> [Brief]
Every line in the records below with the string "over" is to be copied out.

──────────

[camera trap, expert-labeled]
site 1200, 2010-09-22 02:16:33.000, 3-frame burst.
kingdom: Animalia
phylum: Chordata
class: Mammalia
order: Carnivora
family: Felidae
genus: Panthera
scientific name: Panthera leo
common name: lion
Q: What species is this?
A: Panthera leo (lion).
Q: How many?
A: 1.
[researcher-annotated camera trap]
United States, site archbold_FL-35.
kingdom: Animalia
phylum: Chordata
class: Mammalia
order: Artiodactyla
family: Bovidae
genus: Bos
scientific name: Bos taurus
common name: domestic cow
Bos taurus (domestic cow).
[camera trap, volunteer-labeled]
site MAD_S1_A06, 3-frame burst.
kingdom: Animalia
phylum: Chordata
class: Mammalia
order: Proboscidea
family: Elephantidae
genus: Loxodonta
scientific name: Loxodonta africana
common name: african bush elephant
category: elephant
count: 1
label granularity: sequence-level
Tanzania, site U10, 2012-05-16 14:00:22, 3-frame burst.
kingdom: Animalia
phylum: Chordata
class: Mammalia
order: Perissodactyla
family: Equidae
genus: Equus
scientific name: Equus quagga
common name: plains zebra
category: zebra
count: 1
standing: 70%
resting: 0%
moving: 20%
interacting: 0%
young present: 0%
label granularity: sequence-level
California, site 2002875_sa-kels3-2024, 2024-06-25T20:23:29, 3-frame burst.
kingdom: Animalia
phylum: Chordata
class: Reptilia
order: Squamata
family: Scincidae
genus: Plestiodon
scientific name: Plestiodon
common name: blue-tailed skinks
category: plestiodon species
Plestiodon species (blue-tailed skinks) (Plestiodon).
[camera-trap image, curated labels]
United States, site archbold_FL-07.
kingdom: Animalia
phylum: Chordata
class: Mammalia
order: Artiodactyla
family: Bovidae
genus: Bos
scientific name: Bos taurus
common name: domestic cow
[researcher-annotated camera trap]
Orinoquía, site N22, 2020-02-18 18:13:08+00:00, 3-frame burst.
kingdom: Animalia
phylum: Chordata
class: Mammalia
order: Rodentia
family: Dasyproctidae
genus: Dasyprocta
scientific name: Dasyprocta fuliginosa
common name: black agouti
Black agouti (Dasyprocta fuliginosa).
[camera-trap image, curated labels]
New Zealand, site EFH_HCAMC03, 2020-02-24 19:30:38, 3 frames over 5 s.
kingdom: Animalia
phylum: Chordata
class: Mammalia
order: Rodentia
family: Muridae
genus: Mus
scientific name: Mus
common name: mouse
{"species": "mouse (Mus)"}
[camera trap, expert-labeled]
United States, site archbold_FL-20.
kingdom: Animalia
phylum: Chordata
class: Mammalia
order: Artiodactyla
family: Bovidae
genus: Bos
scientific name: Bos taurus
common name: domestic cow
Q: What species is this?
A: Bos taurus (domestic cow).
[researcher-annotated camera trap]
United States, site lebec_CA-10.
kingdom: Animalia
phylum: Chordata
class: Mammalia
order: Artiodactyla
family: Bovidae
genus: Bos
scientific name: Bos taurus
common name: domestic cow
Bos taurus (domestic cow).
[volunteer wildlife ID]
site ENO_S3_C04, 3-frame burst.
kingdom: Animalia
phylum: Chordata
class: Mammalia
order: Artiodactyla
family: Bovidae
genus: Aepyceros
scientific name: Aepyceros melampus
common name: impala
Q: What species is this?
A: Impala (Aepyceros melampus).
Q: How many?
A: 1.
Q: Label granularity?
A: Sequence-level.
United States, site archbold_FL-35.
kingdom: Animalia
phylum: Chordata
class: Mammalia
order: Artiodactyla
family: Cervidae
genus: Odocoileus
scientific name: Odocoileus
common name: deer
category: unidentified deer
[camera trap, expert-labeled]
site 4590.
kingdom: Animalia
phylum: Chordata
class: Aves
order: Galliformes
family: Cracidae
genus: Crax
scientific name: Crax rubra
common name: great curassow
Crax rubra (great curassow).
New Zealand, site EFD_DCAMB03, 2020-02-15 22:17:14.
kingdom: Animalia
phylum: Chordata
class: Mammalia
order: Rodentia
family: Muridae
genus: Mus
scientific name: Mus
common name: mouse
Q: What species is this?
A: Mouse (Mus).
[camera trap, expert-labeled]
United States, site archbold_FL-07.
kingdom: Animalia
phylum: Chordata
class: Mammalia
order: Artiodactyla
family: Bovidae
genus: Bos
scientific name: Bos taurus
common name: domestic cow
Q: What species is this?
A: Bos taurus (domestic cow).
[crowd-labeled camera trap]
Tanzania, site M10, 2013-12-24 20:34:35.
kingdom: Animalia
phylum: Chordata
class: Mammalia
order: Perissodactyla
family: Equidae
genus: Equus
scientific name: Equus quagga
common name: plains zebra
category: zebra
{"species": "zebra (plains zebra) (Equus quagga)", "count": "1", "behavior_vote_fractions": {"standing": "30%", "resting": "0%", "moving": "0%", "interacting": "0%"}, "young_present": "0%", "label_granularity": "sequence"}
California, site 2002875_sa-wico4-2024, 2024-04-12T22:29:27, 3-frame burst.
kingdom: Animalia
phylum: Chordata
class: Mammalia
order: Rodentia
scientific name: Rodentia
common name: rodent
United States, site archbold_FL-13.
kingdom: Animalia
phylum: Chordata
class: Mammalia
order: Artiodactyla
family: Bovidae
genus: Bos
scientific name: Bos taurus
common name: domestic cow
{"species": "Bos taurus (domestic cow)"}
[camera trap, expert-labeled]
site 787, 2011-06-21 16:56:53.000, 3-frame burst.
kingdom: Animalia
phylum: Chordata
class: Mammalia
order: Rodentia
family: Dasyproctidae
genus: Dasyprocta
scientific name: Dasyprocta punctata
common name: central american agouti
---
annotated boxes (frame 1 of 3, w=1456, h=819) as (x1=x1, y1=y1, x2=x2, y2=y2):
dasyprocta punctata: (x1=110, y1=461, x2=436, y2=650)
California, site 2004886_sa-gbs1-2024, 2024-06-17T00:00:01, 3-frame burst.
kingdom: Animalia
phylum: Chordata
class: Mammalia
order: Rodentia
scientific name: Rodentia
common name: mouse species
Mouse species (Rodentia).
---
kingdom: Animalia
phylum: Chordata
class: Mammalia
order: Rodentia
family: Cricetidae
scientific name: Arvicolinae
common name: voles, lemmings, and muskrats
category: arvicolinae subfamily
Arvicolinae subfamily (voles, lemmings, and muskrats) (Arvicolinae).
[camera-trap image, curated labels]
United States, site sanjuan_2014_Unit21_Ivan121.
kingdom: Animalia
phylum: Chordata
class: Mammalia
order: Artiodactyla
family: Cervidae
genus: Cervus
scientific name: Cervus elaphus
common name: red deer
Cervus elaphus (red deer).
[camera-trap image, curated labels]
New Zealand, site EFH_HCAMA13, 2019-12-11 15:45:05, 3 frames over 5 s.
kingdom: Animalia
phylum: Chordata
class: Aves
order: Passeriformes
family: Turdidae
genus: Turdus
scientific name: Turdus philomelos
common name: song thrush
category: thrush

──────────

> [Completed exercise]
New Zealand, site EFH_HCAMC03, 2020-02-24 19:30:38, 3 frames over 5 s.
New Zealand, site EFH_HCAMA13, 2019-12-11 15:45:05, 3 frames over 5 s.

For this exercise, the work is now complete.